2. Attempt 1 (iter()): Modified the code to pass events.iter() (iterator of references) instead of cloned_events.into_iter() (iterator of owned events). This led to a similar error: &pulldown_cmark::Event<'_>: Borrow<pulldown_cmark::Event<'_>> not satisfied. This was confusing, as &T should implement Borrow<T>.
3. Attempt 2 (into_iter() with mem::take): Hypothesizing that cmark might actually require owned events (based on its documentation examples), the code was changed to take ownership of the buffer (mem::take) and pass events.into_iter(). This brought back the original error (Event<'_>: Borrow<Event<'_>> not satisfied).
4. Attempt 3 (into_owned()): Suspecting a lifetime mismatch related to cloned events potentially borrowing from the original input string, the AI suggested ensuring all events were fully owned using Event::into_owned().

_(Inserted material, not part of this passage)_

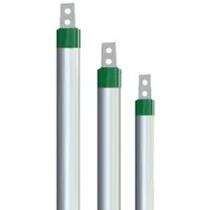 EE380 Pipe in Pipe Galvanized Iron 3000 mm Earthing Electrodes_0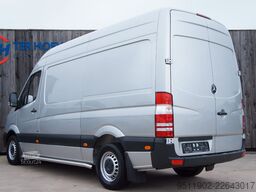 MERCEDES-BENZ Sprinter 313 CDi L2H2 Automatik Klima Tempom. E5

This failed with a compiler error (E0599) because into_owned was not the correct method name/usage.
5. Attempt 4 (to_owned()): Following the compiler's suggestion (help: there is a method 'to_owned' with a similar name), the code was changed to use event.to_owned(). This surprisingly brought back the very first error (Event<'_>: Borrow<Event<'_>> not satisfied).

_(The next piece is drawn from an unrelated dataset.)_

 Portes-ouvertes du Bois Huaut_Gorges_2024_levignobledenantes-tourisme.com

Diagnosis: Dependency Version Conflict

The cyclical nature of the errors, despite trying both owned and borrowed approaches, strongly suggested a deeper issue. The AI proposed checking for conflicting versions of the pulldown-cmark crate itself.

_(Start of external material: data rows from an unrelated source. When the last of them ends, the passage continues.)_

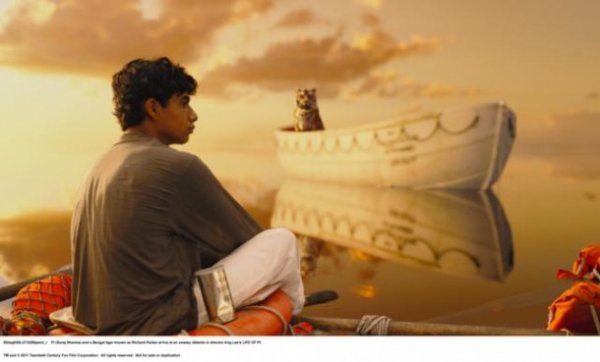 Life of Pi Movie Photo 101526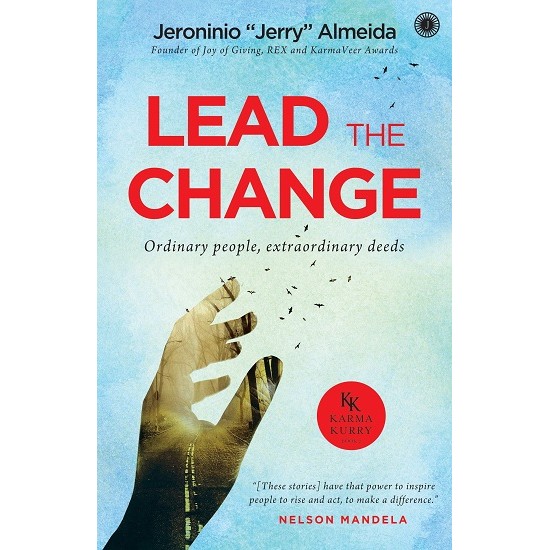 Lead the Change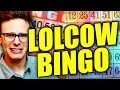 The iDubbbz Lolcow Bingo Game (His Life Couldn't Be More Pathetic)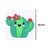 Figura Cactus con Flor en plastico suave de 35mm. Paq. 10 piezas en internet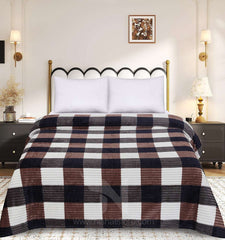 Embossed Double Blanket NCS# 197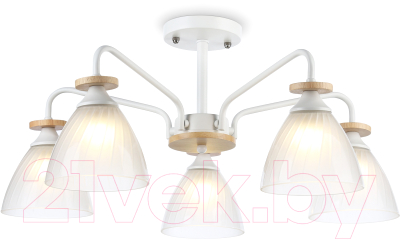 Люстра Ambrella Traditional / TR9567 - фото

• Running cargo tree -p pulldown-cmark failed, indicating multiple versions were present (0.11.3 and 0.13.0).
• Running cargo tree -i pulldown-cmark@0.11.3 showed it was a direct dependency of the volition crate.
• Running cargo tree -i pulldown-cmark@0.13.0 showed it was required by pulldown-cmark-to-cmark.

This was the root cause: The Event type from pulldown-cmark v0.11.3 (used in volition's code) was fundamentally different from the Event type from pulldown-cmark v0.13.0 (expected by the cmark function). The trait bound Event<0.11.3>: Borrow<Event<0.13.0>> could never be satisfied.

Resolution:

1. The Cargo.toml file for the volition crate was updated to explicitly depend on pulldown-cmark = "0.13.0", unifying the version used across the project.
2. cargo check immediately passed after this change.
3. The unnecessary to_owned() workaround in src/rendering.rs was reverted, and the more efficient events.iter() approach was successfully reinstated, confirming the type mismatch was the sole issue.
4. The changes were committed.

Conclusion: This case study highlights how subtle dependency version conflicts in Rust can manifest as complex-seeming trait bound and lifetime errors. The iterative debugging process, guided by the AI assistant's analysis of error messages, exploration of different approaches, and eventual hypothesis of a version conflict, was crucial in pinpointing and resolving this non-obvious issue. Without the systematic exploration facilitated by the AI, diagnosing this problem would have been significantly more challenging.